◆ Stated exercise ◆
Return, without any change, the rows that begin at the line containing "How much space" and continue through the end of the rows, including both that line and the last one.

◆ Data entries ◆
◆ ◆ ◆
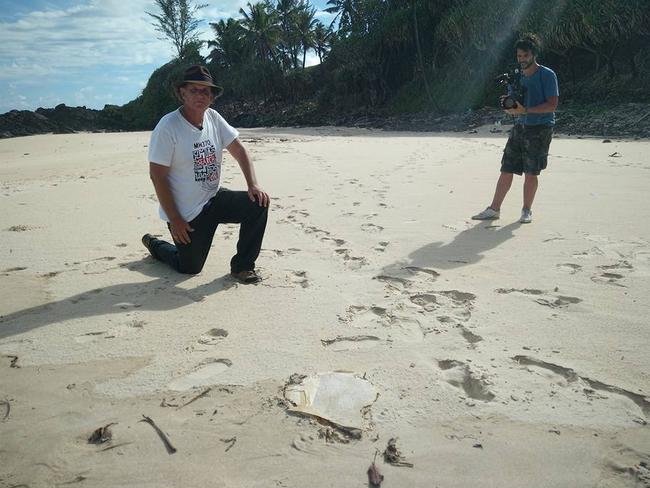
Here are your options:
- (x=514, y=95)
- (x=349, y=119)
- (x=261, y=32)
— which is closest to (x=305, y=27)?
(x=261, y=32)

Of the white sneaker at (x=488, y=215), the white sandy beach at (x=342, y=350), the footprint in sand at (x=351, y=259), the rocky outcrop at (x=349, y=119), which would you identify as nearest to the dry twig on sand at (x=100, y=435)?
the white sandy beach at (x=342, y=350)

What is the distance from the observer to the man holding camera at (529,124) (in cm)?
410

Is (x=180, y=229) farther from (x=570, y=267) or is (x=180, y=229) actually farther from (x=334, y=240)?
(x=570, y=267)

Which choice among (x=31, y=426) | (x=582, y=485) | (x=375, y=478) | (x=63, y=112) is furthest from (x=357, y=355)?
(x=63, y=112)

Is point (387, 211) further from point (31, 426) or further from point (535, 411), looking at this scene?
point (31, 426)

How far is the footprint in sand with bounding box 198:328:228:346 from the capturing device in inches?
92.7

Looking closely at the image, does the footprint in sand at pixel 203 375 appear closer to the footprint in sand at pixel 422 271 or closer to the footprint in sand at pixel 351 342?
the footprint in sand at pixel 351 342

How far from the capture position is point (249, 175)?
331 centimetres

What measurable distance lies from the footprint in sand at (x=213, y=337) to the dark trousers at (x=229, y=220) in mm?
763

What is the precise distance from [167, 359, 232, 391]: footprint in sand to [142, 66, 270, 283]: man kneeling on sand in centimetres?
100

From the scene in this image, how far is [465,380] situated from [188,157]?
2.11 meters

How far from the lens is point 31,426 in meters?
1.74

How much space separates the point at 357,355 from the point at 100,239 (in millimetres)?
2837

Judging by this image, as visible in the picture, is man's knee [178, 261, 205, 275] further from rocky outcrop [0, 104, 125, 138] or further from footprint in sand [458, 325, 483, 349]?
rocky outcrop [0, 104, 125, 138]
◆ ◆ ◆
◆ Completed exercise ◆
How much space separates the point at 357,355 from the point at 100,239 (in millimetres)?
2837

Judging by this image, as visible in the picture, is man's knee [178, 261, 205, 275] further from rocky outcrop [0, 104, 125, 138] or further from footprint in sand [458, 325, 483, 349]?
rocky outcrop [0, 104, 125, 138]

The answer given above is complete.